In [1]:
import pandas as pd

In [2]:
data = pd.read_csv("spambase/spambase.data", delimiter=",", header=None)

In [3]:
with open("spambase/spambase.names", 'r') as file:
    text_array = file.readlines()

In [4]:
attributes = [line.split(":")[0].strip() for line in text_array]
attributes.append("target")
print(len(attributes))

58


In [5]:
data.columns = attributes

In [6]:
data

Unnamed: 0,word_freq_make,word_freq_address,word_freq_all,word_freq_3d,word_freq_our,word_freq_over,word_freq_remove,word_freq_internet,word_freq_order,word_freq_mail,...,char_freq_;,char_freq_(,char_freq_[,char_freq_!,char_freq_$,char_freq_#,capital_run_length_average,capital_run_length_longest,capital_run_length_total,target
0,0.00,0.64,0.64,0.0,0.32,0.00,0.00,0.00,0.00,0.00,...,0.000,0.000,0.0,0.778,0.000,0.000,3.756,61,278,1
1,0.21,0.28,0.50,0.0,0.14,0.28,0.21,0.07,0.00,0.94,...,0.000,0.132,0.0,0.372,0.180,0.048,5.114,101,1028,1
2,0.06,0.00,0.71,0.0,1.23,0.19,0.19,0.12,0.64,0.25,...,0.010,0.143,0.0,0.276,0.184,0.010,9.821,485,2259,1
3,0.00,0.00,0.00,0.0,0.63,0.00,0.31,0.63,0.31,0.63,...,0.000,0.137,0.0,0.137,0.000,0.000,3.537,40,191,1
4,0.00,0.00,0.00,0.0,0.63,0.00,0.31,0.63,0.31,0.63,...,0.000,0.135,0.0,0.135,0.000,0.000,3.537,40,191,1
...,...,...,...,...,...,...,...,...,...,...,...,...,...,...,...,...,...,...,...,...,...
4596,0.31,0.00,0.62,0.0,0.00,0.31,0.00,0.00,0.00,0.00,...,0.000,0.232,0.0,0.000,0.000,0.000,1.142,3,88,0
4597,0.00,0.00,0.00,0.0,0.00,0.00,0.00,0.00,0.00,0.00,...,0.000,0.000,0.0,0.353,0.000,0.000,1.555,4,14,0
4598,0.30,0.00,0.30,0.0,0.00,0.00,0.00,0.00,0.00,0.00,...,0.102,0.718,0.0,0.000,0.000,0.000,1.404,6,118,0
4599,0.96,0.00,0.00,0.0,0.32,0.00,0.00,0.00,0.00,0.00,...,0.000,0.057,0.0,0.000,0.000,0.000,1.147,5,78,0


In [7]:
x_cols = attributes[:-1]

In [8]:
from sklearn.model_selection import train_test_split
x_train, x_test, y_train, y_test = train_test_split(data[x_cols], data["target"], random_state=42, test_size=0.2)

In [40]:
from sklearn.utils import resample
from sklearn.tree import DecisionTreeClassifier
import numpy as np
from sklearn.model_selection import cross_val_score
best_p = 0
best_score = float('inf')
best_cols = []
# Varying p
for p in range(1, x_train.shape[1] + 1):
    # Creating bootstrap sample
    col_subset = np.random.choice(x_cols, p, True)
    X_sample, y_sample = resample(x_train, y_train, n_samples=1000, random_state=42)
    X_sample = X_sample[col_subset]

    # Train a decision tree classifier with depth 6
    clf = DecisionTreeClassifier(max_depth=6, random_state=42)
    score = -np.mean(cross_val_score(clf, X_sample, y_sample, cv=5, scoring='neg_mean_squared_error'))

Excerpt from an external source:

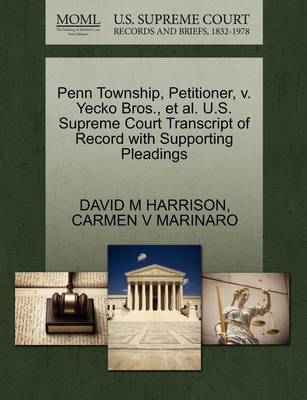 Penn Township, Petitioner, V. Yecko Bros., et al. U.S. Supreme Court Transcript of Record with Supporting Pleadings by David M Harrison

    if score < best_score:
        best_cols = col_subset
        best_score = score
        best_p = p

print(f"The best value of p is: {best_p} with a cross-validation error of: {best_score}")

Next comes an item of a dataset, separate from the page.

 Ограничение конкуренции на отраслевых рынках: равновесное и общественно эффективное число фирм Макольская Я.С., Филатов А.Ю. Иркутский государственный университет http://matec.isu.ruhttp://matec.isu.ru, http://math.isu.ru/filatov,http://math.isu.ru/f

The best value of p is: 49 with a cross-validation error of: 0.081


In [42]:
def random_forest(X_train, y_train, T, max_depth=6):
    trees = []
    tree_cols = []
    col_subset = best_cols
    for _ in range(T):
        # Bootstrap sampling
        X_sample, y_sample = resample(X_train, y_train, n_samples=1000)
        X_sample = X_sample[col_subset]

        # Train decision tree
        tree = DecisionTreeClassifier(max_depth=max_depth, random_state=42)
        tree.fit(X_sample, y_sample)
        trees.append(tree)
        tree_cols.append(col_subset)
    return trees, tree_cols

def predict_rf(trees, X, col_sub):
    predictions = []
    for tree, cols in zip(trees, col_sub):
        predictions.append(tree.predict(X[cols]))

    # Majority voting
    final_predictions = np.apply_along_axis(lambda x: np.bincount(x).argmax(), axis=0, arr=np.array(predictions))
    return final_predictions

Ts = [1, 50, 100, 150, 200, 300, 400]
train_preds = []
test_preds = []
for T in Ts:
    trees, tree_cols = random_forest(x_train, y_train, T)
    train_preds.append(predict_rf(trees, x_train, tree_cols))
    test_preds.append(predict_rf(trees, x_test, tree_cols))

In [43]:
from sklearn.metrics import f1_score, auc, log_loss
for t, t_pred in zip(Ts, train_preds):
    print(f"training error for T = {t} :{log_loss(y_train, t_pred)}")

training error for T = 1 :3.4280648603779897
training error for T = 50 :2.634712706976227
training error for T = 100 :2.791424243450649
training error for T = 150 :2.762040830361695
training error for T = 200 :2.7130684752134377
training error for T = 300 :2.683685062124484
training error for T = 400 :2.7130684752134377


In [44]:
for t, test_pred in zip(Ts, test_preds):
    print(f"test error for T = {t} :{log_loss(y_test, test_pred)}")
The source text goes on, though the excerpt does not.